Each line of the data below that carries the word "patřili" needs to be copied.

• _Page-level text extractions_:
* * * * * * * * *

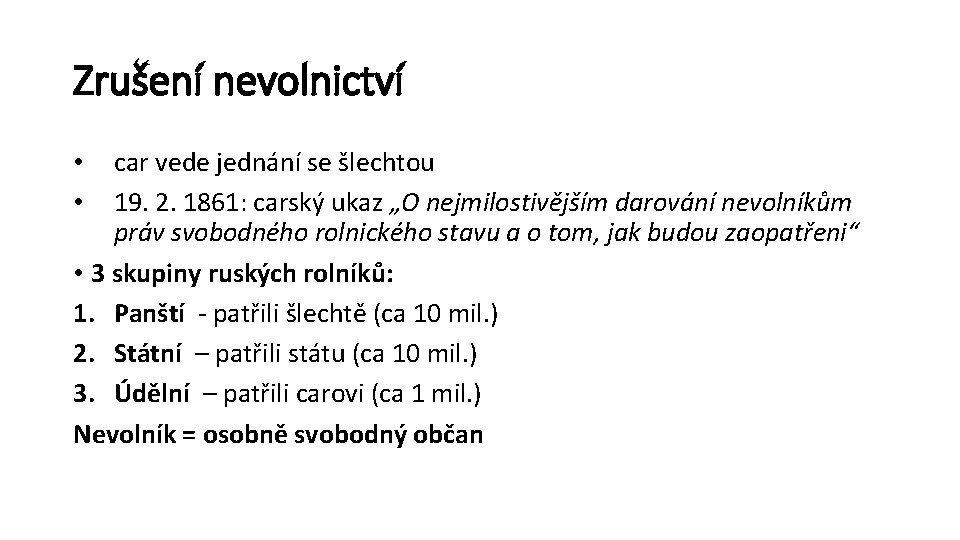 Zrušení nevolnictví

• car vede jednání se šlechtou
• 19. 2. 1861: carský ukaz „O nejmilostivějším darování nevolníkům práv svobodného rolnického stavu a o tom, jak budou zaopatřeni“
• 3 skupiny ruských rolníků:
1. Panští - patřili šlechtě (ca 10 mil.)
2. Státní – patřili státu (ca 10 mil.)
3. Údělní – patřili carovi (ca 1 mil.)
Nevolník = osobně svobodný občan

* * * * * * * * *

• _Answer section_:
1. Panští - patřili šlechtě (ca 10 mil.)
2. Státní – patřili státu (ca 10 mil.)
3. Údělní – patřili carovi (ca 1 mil.)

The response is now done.